Climate-focused shareholder proposals are up 88% on last year, according to proxy voting guidance for 2022 published by the Interfaith Center on Corporate Responsibility (ICCR), with 103 being filed at companies already this proxy season. The US non-profit also revealed that racial justice and diversity resolutions also increased this year by 60%. The uptick is likely due to the orientation of the US Securities and Exchange Commission (SEC) under the President Biden Administration, which has made it clear that companies will find it difficult to use the same rules previously at the powerful financial regulator to exclude ESG shareholder proposals going forward.
Industriens Pension added Turkmenistan to its sovereign bonds exclusion list on ESG grounds during 2021, a spokesperson told RI. On why the decision was made, the spokesperson for the Danish pension fund said: “The underlying score for our exclusion decision contains a large number of ESG parameters, which together form the basis of our decision. Thus, it is not a single parameter that is decisive, but a large number of factors that together form the basis of our decision.”

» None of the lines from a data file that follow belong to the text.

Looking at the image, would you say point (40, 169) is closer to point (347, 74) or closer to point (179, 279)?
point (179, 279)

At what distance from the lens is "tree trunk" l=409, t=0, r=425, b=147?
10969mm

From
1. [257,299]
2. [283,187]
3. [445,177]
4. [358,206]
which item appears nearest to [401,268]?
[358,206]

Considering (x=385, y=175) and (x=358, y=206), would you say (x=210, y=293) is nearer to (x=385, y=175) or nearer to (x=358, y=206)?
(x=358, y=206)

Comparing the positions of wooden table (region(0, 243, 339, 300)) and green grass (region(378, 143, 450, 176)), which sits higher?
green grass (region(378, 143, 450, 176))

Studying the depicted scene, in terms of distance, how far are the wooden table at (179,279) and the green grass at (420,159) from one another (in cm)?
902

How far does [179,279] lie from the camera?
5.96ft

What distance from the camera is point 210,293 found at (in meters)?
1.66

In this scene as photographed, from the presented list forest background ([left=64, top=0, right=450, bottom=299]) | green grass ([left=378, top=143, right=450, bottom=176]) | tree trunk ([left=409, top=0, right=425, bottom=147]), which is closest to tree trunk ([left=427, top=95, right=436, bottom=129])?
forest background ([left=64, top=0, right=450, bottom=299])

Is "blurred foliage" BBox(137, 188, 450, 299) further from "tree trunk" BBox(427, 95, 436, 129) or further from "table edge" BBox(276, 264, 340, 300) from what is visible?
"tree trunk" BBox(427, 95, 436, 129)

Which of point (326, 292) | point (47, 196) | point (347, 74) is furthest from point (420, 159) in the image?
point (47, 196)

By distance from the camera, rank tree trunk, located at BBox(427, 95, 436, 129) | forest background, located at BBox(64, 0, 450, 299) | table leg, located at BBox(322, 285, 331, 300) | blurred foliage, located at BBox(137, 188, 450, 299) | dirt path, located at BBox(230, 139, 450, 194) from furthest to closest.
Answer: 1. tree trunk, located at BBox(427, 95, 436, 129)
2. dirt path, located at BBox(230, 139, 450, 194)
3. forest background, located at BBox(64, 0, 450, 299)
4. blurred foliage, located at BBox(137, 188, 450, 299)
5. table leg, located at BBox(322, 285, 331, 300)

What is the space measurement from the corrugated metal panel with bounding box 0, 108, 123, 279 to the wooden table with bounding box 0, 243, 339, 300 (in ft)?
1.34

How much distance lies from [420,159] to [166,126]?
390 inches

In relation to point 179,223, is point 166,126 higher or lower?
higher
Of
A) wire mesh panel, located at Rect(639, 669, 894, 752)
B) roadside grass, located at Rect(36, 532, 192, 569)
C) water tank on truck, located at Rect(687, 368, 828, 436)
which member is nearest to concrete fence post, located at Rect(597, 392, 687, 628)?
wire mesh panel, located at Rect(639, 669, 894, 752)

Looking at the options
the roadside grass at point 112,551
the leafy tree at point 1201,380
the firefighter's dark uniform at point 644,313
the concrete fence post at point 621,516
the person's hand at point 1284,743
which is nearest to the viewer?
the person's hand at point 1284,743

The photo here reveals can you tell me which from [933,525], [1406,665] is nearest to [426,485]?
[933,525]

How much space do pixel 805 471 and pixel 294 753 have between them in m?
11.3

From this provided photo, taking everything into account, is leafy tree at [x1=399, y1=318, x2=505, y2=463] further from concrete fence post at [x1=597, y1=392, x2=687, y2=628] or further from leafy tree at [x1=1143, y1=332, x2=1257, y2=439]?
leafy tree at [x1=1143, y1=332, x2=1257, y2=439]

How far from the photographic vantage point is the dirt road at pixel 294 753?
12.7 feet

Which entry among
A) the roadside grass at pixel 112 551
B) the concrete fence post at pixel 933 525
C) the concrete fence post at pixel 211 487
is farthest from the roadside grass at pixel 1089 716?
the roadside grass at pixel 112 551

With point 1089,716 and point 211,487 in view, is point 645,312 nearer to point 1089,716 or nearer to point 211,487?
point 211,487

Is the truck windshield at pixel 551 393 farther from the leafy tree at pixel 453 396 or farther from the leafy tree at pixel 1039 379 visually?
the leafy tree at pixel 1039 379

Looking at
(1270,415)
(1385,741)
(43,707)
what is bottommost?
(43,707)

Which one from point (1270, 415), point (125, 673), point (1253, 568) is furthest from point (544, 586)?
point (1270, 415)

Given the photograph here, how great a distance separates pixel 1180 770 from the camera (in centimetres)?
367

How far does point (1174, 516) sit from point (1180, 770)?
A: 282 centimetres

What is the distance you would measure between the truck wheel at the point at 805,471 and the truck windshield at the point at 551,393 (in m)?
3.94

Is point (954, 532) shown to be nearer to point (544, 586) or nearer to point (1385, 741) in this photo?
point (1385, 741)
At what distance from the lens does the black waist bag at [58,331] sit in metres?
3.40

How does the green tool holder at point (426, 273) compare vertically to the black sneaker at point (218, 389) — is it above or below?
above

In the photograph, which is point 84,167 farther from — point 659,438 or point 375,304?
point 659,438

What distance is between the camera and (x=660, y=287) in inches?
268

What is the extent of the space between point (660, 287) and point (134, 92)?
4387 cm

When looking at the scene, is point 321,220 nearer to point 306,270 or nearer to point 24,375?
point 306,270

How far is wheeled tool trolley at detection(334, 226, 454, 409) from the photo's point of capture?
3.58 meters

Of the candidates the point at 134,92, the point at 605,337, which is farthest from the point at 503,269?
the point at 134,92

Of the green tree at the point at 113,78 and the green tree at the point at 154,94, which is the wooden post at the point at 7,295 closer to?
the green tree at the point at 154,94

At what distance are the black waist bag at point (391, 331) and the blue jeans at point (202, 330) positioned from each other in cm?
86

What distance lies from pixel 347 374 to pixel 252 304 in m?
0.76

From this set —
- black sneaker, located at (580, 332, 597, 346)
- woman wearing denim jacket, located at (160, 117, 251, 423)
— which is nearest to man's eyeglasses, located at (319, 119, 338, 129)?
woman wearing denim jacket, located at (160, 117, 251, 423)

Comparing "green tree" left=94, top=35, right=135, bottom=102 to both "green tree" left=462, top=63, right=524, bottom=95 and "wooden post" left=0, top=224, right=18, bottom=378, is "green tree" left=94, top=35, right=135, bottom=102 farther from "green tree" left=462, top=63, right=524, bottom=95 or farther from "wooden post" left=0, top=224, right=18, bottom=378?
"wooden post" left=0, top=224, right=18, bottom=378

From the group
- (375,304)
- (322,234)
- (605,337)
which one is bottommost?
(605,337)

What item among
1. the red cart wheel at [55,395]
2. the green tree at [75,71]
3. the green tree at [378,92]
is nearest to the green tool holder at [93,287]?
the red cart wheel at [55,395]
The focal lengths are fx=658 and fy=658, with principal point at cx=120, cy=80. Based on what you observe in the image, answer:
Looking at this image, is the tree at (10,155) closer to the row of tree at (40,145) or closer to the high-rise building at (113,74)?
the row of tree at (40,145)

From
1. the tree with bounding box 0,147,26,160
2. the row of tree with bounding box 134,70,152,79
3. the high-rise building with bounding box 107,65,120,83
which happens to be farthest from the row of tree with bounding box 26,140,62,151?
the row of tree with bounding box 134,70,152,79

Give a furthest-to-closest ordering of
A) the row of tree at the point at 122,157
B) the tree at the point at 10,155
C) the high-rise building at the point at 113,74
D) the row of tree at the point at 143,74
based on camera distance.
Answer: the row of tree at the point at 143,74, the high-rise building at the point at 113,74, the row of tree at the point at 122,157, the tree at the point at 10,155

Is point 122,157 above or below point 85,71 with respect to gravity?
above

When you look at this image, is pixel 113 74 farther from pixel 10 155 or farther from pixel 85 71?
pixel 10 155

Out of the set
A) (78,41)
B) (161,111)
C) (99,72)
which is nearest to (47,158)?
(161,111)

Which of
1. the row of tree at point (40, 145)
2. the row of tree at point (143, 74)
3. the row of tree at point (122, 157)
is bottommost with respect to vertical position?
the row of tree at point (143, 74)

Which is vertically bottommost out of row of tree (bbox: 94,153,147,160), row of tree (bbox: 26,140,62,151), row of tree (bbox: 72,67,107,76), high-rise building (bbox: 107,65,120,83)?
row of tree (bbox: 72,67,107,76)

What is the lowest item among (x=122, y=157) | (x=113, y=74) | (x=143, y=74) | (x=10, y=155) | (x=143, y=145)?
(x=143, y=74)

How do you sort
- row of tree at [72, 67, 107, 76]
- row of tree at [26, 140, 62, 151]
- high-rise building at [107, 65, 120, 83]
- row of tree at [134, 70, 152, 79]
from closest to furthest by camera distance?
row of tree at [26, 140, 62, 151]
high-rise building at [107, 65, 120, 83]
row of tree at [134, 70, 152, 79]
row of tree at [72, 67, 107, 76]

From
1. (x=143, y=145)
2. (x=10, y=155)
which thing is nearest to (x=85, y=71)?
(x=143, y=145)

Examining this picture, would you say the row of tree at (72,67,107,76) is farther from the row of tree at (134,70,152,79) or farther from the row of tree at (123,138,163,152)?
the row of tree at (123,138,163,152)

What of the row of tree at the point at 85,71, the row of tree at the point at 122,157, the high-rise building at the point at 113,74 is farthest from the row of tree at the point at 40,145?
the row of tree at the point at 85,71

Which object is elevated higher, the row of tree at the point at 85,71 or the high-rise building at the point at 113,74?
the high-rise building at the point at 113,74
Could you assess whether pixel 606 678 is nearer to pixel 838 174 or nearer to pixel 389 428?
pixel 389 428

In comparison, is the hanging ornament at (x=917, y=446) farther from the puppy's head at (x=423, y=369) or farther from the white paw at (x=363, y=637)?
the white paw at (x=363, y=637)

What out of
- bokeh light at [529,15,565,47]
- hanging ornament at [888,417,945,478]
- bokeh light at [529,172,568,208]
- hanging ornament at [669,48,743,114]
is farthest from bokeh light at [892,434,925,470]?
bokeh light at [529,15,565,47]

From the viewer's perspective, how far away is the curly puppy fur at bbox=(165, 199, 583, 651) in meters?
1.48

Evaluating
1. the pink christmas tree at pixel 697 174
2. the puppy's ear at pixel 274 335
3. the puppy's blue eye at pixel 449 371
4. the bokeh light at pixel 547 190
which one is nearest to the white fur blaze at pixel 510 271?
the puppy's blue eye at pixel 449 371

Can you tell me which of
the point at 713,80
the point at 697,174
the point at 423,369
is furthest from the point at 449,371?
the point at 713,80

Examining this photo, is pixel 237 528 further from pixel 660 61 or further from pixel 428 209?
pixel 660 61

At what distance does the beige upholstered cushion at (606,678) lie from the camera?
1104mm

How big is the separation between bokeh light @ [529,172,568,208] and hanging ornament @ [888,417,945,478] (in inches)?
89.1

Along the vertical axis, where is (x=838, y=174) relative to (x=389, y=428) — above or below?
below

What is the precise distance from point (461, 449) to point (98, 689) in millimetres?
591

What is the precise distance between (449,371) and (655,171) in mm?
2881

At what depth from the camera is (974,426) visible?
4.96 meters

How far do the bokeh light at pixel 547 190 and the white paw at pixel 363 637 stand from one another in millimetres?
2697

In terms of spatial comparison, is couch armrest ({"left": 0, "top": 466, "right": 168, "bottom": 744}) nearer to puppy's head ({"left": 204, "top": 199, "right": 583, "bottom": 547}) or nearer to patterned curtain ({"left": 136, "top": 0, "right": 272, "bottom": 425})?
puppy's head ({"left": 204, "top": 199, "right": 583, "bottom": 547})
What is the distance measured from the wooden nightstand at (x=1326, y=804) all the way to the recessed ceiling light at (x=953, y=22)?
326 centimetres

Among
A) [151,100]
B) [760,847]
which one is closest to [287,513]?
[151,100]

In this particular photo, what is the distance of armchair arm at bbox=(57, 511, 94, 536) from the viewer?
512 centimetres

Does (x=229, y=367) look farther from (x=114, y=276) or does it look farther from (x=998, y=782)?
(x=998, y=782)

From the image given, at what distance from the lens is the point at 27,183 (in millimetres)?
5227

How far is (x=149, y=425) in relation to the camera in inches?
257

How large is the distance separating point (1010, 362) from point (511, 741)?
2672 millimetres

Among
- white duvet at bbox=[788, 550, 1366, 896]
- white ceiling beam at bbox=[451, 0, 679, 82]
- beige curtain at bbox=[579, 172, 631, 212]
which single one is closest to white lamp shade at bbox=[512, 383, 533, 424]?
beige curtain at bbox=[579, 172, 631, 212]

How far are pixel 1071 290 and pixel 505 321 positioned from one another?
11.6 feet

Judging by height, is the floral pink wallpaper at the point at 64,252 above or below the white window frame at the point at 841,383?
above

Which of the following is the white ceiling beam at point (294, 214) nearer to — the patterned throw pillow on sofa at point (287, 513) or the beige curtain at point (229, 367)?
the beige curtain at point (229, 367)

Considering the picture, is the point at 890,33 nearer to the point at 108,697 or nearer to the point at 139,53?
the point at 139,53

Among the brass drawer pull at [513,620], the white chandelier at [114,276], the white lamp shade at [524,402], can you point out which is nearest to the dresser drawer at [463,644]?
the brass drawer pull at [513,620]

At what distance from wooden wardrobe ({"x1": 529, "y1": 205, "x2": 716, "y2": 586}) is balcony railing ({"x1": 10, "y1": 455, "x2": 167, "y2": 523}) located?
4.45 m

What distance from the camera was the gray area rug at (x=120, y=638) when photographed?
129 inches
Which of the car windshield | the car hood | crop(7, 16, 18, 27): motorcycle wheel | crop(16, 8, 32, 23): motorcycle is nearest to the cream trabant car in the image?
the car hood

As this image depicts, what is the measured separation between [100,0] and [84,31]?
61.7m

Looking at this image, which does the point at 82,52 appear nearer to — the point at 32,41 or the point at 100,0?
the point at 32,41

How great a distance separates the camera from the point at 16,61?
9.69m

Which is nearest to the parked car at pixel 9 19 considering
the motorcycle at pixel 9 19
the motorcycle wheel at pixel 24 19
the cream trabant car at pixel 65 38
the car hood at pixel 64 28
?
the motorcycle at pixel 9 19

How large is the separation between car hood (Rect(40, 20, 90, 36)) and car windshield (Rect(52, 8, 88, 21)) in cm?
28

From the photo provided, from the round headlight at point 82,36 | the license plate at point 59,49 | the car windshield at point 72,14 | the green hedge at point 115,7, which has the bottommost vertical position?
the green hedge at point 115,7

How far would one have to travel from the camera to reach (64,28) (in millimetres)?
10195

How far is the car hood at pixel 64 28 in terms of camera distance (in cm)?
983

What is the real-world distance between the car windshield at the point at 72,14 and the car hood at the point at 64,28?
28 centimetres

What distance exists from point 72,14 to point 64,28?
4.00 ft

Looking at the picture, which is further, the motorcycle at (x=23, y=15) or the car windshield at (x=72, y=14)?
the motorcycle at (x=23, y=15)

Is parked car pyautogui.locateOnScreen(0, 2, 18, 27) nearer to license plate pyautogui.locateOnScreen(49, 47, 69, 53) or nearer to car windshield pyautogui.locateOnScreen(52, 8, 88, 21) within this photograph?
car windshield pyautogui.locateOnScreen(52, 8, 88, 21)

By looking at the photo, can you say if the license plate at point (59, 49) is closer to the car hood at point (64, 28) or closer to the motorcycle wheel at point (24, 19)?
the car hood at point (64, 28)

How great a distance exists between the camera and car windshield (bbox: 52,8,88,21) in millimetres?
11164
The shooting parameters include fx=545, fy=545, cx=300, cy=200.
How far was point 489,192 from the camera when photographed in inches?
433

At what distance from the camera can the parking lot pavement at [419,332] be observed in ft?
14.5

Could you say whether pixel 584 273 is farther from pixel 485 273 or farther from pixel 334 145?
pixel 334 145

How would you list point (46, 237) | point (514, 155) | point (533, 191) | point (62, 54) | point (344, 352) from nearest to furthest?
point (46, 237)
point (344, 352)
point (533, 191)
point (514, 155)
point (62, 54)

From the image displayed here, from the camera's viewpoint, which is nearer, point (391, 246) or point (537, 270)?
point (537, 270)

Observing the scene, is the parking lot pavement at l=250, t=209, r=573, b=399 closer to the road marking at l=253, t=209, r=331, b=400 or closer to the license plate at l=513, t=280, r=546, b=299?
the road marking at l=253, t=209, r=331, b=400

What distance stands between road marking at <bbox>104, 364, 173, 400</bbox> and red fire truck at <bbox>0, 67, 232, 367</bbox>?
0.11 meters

The EU’s College of Commissioners will tomorrow discuss the sustainable corporate due diligence proposal, it was confirmed at a press conference today. The directive is expected to introduce mandatory human rights and environmental due diligence requirements across the bloc.
The UK’s Department for Business, Energy and Industrial Strategy has published new guidance for publicly quoted and large private companies on their TCFD reporting. The document provides answers to frequently asked questions and information on interaction with other regulation and frameworks for companies who fall within the scope of the new mandatory regulation. UK-listed companies with more than 500 employees, private companies with 500 employees and more than £500m turnover and large LLPs will be required to produce TCFD reports from April 6th.
The UK government has also announced a series of reforms to the EU’s Solvency II regulation, which regulates insurers in the bloc. Speaking at the Association of British Insurers Annual Dinner, Economic Secretary to the Treasury John Glen said that the regulation had “never worked well for us”. The UK plans to significantly increase flexibility for insurers, allowing them to invest more in long term assets such as infrastructure, he said, as well as simplifying reporting and administrative requirements. A full consultation on the proposals will be published in April.
Non-financial indicators and specific ESG objectives are only reflected in executive remuneration packages to a very limited extent, according to an analysis by PwC Netherlands of the Dutch responses to PwC’s annual global CEO survey. Nevertheless, PwC’s Janet Visbeen said that ESG performance is “weighing more heavily in the executive remuneration of an increasing number of companies”. “This is in line with the Dutch code for corporate governance, which states that executive pay must focus on the long-term value creation of the company. Moreover, stakeholders – investors, regulators and more generally society – are asking for it.” The analysis also found that 25% of Dutch CEOs have committed to Net Zero, while more than one third saying they are preparing to set such a target.